▸ ENUNCIADO DA TAREFA: Segundo o texto sobre os muros de São Paulo, em que data ocorreu a fracassada invasão do arraial?

▸ TRECHO SELECIONADO:
Ao invés de muros, os moradores exigem regularização fundiária e urbanização com participação popular nas decisões. Acreditam que essa é a solução para os incêndios “espontâneos” que atingiram a favela em 2011 e 2012. Lembrando que, em São Paulo, as favelas em locais de interesse imobiliário cismam em pegar fogo sozinhas.
Tirei a foto de um buraco no muro da USP, que circunda a universidade, observando a favela do Jardim São Remo, tempos atrás. E por que a USP possui um muro? Talvez para as plantas não fugirem – sabe como são danadas essas ervas daninhas. Talvez para impedir a horda de bárbaros de entrarem e atrapalharem esse templo dos “homens e mulheres de bem”, que consideram privado um bem público. Na época em que estudava e trabalhava por lá, tinha vergonha louca disso. A USP é um orgulho para a nação e aos domingos você pode contemplá-la de bicicleta na ciclofaixa que passa por seu portão, mas não tem coragem de entrar. Sempre de longe, é claro, e sem tocar – por favor. Vai que quebra.
O castelo em que a USP se tornou quando, em nome da segurança, fechou-se para São Paulo aos domingos, é similar a outros encastelamentos que surgiram com o objetivo de segregar. A cidade possui uma área mais rica e urbanizada em seu chamado “centro expandido”, cercada pelos rios Tietê e Pinheiros, e uma periferia mais pobre. Os moradores da área protegida pelas muralhas vivem em relativo conforto e segurança em comparação com quem mora do lado de fora, que sobrevive trabalhando para o burgo. A Idade Média é aqui e agora.
São Paulo, ao longo dos séculos, foi se aprimorando na arquitetura e no urbanismo da exclusão. O tema não é exatamente novo e ocupou espaço na mídia, por exemplo, quando gênios resolveram implantar no complexo viário da avenida Paulista as chamadas rampas antimendigo: grandes blocos de concreto que impedem o povo de rua de montar sua casinha imaginária para se proteger do tempo e do mundo. E proteger, dessa forma, a “gente de bem” – menos pelo número de assaltos nas longas pausas dos congestionamentos e mais pela agressão terrível ao senso estético do paulistano (sic).
As mudanças no traçado da futura linha 6-laranja metrô após reclamações de moradores do rico bairro de Higienópolis teve o objetivo claro de excluir, mais do que aproximar, alimentando mais ainda a ignorância que gera a intolerância, o medo e as cercas eletrificadas que circundam casas e apartamentos de luxo. Cercas que se voltam contar seu criadores e tornam a vida de quem está lá dentro também uma prisão.
Logo após a fundação da vila de São Paulo de Piratininga, José de Anchieta, com a ajuda de índios catequizados, ergueu um muro de taipa e estacas para ajudar a mantê-la “segura de todo o embate”, como descreveu o próprio jesuíta. Sim, São Paulo já foi uma cidade fisicamente murada. Os indesejados eram índios carijós e tupis, entre outros, que não haviam se convertido à fé cristã e, por diversas vezes, tentaram tomar o arraial, como na fracassada invasão de 10 de julho de 1562.

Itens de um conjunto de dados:
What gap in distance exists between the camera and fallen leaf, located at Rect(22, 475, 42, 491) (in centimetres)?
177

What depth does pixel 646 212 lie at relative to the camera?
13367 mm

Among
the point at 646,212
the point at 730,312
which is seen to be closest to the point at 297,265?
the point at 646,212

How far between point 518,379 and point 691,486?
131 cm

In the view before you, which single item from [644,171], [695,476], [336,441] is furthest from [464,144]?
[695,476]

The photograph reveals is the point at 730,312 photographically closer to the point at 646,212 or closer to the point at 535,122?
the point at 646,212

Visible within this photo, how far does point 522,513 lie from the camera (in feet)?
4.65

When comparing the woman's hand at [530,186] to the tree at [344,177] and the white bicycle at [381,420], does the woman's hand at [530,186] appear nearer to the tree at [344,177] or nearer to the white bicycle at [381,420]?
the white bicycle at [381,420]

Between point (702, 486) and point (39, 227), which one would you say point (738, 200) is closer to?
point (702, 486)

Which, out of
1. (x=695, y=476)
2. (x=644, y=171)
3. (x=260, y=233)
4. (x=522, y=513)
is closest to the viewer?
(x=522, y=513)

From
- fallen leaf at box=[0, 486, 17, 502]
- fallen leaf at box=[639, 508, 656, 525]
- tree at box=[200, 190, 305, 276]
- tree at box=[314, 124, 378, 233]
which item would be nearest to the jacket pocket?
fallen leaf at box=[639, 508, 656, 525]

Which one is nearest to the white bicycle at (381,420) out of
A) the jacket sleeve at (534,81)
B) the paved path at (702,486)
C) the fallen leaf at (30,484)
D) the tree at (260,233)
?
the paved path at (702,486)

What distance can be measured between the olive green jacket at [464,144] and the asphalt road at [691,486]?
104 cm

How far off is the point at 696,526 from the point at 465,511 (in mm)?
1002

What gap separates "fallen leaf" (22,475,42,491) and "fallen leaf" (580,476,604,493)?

▸ RESPOSTA DA TAREFA: Em 10 de julho de 1562.